- PROBLEMS TO WORK ON
1. In the passage below on the buddhas of the maṇḍala, how is separation from defilements defined?
2. Carry on the passage about the maṇḍala buddhas from its last sentence.

- TEXT EXTRACT
Ratnaketu corresponds to Akṣobhya Tathāgata 阿閦如來 in the Vajradhātu 金剛界, the other major maṇḍala in East Asia. In India, however, it seems these two maṇḍala-s were conceived of independent of one another. He is depicted as follows in the Taizō zuzō:
                                         
 
Ratnaketu Tathāgata

In the south is Saṃkusmitarāja Tathāgata 開敷華王如來. The Mahāvairocana-sūtra in relation to this buddha describes the flower of enlightenment blossoming, golden color emitting light and separation from defilements in samādhi, which represents the maturation of the seed of bodhicitta and its subsequent blossoming. The commentary gives his longer name as “Śāla Tree King Flower Blossoming Buddha” 娑羅樹王花開敷佛. It furthermore explains that his golden body emitting light is the mark of abiding in the samādhi separating from defilements. Separation from defilements here is defined as realization of great emptiness, which is likened to gold refined and completely free of impurities. He corresponds to Ratnasaṃbhava Tathāgata 寶生如來 in the Vajradhātu.

- SUPPLIED ENTRIES
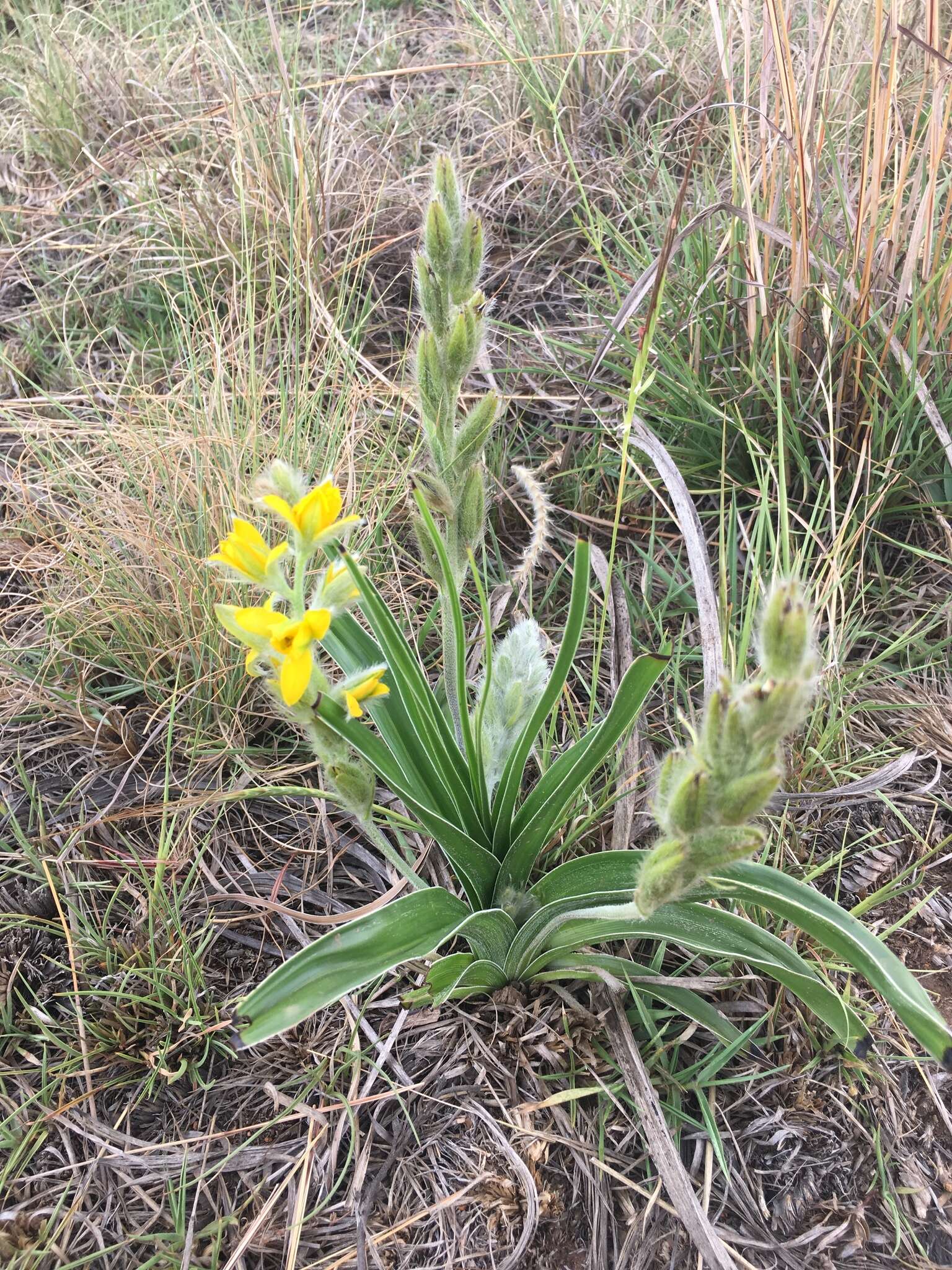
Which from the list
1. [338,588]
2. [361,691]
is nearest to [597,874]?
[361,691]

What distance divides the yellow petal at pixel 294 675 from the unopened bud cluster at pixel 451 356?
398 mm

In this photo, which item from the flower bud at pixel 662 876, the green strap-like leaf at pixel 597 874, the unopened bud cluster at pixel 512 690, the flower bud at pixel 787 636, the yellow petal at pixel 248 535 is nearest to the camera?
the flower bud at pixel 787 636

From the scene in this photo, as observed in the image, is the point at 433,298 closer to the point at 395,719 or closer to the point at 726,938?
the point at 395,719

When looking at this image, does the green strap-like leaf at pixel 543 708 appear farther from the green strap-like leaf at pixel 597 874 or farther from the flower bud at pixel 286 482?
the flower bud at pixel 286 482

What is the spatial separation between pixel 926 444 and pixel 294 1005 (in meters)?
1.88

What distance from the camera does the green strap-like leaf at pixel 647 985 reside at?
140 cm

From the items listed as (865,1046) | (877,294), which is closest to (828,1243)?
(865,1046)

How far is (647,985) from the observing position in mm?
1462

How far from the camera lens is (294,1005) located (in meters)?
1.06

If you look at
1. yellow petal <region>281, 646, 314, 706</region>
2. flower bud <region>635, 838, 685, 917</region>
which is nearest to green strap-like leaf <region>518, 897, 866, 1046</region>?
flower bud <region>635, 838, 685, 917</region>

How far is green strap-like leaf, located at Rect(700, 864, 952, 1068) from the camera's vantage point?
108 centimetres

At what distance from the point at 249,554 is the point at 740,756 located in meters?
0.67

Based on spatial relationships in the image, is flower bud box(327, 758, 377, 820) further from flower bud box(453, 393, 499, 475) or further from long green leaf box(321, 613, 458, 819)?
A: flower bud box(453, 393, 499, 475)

---

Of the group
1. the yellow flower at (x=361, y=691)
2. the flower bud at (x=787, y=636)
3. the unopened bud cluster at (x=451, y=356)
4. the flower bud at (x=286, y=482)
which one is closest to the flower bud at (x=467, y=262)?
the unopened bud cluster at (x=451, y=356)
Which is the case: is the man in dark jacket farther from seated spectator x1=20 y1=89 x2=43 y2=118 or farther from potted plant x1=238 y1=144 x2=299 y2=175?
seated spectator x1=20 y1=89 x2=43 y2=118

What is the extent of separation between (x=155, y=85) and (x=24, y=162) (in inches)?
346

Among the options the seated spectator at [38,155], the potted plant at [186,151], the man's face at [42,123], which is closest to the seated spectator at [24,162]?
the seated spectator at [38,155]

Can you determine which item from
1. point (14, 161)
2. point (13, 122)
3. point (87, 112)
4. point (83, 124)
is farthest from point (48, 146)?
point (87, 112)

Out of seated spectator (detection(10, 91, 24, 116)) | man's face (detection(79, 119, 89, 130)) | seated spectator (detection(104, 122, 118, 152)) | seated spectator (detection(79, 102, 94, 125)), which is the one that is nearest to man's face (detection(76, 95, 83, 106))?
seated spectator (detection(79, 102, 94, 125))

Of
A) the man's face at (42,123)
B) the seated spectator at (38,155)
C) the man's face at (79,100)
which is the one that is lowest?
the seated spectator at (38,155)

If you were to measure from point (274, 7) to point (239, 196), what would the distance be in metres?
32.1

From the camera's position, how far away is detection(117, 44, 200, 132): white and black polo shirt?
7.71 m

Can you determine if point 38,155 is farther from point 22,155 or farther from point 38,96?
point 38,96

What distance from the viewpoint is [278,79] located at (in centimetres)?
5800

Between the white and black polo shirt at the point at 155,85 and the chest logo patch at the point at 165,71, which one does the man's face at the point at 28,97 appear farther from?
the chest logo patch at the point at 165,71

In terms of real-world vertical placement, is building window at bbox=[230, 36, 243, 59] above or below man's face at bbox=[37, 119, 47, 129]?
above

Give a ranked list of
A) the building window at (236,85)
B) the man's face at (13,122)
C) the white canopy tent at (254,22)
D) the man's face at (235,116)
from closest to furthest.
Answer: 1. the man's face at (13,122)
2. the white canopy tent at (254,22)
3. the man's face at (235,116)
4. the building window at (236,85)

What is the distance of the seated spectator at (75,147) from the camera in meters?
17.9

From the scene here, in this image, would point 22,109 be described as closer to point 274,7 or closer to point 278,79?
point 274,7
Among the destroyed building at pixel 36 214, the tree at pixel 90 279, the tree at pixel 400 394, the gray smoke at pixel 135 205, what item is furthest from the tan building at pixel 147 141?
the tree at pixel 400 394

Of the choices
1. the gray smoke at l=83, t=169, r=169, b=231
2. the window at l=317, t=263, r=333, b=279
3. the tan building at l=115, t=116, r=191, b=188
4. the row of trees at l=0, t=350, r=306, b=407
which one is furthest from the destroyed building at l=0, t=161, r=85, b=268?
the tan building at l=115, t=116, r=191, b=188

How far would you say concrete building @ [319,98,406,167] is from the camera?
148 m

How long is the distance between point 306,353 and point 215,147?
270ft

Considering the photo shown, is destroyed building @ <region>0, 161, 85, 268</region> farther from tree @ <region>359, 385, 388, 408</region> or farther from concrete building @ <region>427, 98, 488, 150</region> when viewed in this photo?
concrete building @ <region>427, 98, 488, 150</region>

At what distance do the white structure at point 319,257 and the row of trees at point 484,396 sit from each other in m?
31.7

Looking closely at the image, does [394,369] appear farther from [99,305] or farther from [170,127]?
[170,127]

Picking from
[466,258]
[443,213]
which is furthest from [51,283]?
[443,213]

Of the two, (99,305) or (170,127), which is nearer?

* * *

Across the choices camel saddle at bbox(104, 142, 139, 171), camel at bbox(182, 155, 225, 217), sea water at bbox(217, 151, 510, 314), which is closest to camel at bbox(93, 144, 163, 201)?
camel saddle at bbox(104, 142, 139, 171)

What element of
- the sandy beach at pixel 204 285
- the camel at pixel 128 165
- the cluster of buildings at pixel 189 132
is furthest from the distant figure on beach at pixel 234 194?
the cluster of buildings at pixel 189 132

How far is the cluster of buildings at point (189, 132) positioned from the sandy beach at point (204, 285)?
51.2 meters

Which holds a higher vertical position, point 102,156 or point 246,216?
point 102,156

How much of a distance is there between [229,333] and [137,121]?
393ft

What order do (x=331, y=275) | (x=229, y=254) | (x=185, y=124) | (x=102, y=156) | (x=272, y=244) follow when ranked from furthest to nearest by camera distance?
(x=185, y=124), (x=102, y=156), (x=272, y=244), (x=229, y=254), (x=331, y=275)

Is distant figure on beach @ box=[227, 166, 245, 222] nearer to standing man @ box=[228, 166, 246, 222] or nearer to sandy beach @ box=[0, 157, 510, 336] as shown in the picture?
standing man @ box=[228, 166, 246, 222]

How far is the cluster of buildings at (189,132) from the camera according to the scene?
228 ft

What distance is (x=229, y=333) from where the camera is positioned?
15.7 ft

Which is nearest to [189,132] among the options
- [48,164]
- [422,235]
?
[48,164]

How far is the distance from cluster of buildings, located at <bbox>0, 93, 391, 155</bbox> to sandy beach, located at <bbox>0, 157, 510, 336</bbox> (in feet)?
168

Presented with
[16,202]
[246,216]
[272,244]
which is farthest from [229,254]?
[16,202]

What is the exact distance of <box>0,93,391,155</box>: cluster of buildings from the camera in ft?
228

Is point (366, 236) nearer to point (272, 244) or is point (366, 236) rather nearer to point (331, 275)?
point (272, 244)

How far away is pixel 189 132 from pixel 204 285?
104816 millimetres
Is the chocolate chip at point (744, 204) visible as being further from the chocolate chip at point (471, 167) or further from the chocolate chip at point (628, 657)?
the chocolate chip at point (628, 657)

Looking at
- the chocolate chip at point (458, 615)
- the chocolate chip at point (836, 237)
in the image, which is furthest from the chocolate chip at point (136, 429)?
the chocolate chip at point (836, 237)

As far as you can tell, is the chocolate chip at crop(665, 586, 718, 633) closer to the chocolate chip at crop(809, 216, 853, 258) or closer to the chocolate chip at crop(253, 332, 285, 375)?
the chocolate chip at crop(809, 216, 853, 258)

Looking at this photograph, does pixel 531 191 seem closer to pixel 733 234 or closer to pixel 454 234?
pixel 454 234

- TASK ANSWERS
1. It is defined as the realization of great emptiness.

2.
Saṃkusmitarāja Tathāgata

In the west is Amitāyus Tathāgata 無量壽如來 (Amitābha). The Mahāvairocana-sūtra describes him simply as jina (victor). The ren in ren-sheng zhe 仁勝者 is a curious example of this character functioning as a phonetic transliteration of a Sanskrit term. The term shengzhe 勝者 is literally ‘victor’. The commentary provides more details:

《大毘盧遮那成佛經疏》卷4〈入漫荼羅具緣真言品2〉:「次於西方觀無量壽佛。此是如來方便智。以眾生界無盡故。諸佛大悲方便亦無終盡。故名無量壽。」(CBETA, T39, no. 1796, p. 622, c20-23)
Next in the western direction visualize Amitāyus Buddha. This is the upāya wisdom of the Tathāgata. As the realms of beings are inexhaustible, the upāya of great compassion of the buddhas is also unending, hence the name ‘Immeasurable Life’ [Amitāyus].

Finally, in the north is Divyadundubhimeghanirghoṣa Tathāgata 天鼓雷音如來. The Mahāvairocana-sūtra describes him as the “unmoving Buddha” 不動佛, separated from afflictions and in pure samādhi. The commentary defines him as the nirvāṇa wisdom 涅槃智 of the Tathāgata, hence the meaning of unmoving. His original name is stated to be “Sound of Drums Tathāgata” 鼓音如來. The teaching of Dharma and awakening of beings is likened to celestial drums which are formless and non-abiding, just as mahā-parinirvāṇa is. He corresponds to Amoghasiddhi Tathāgata in the Vajradhātu.

Divyadundubhimeghanirghoṣa Tathāgata

The four bodhisattvas are also interpreted as aspects of Mahāvairocana. Samantabhadra 普賢 occupies the southeast direction. He signals the development of virtues related to bodhicitta. The commentary defines samanta as ‘pervading all places’ 遍一切處, and bhadra as most profound goodness 最妙善. He represents the vows and practices 願行 that arise with bodhicitta via body, speech and mind 身口意 which pervade all places equally.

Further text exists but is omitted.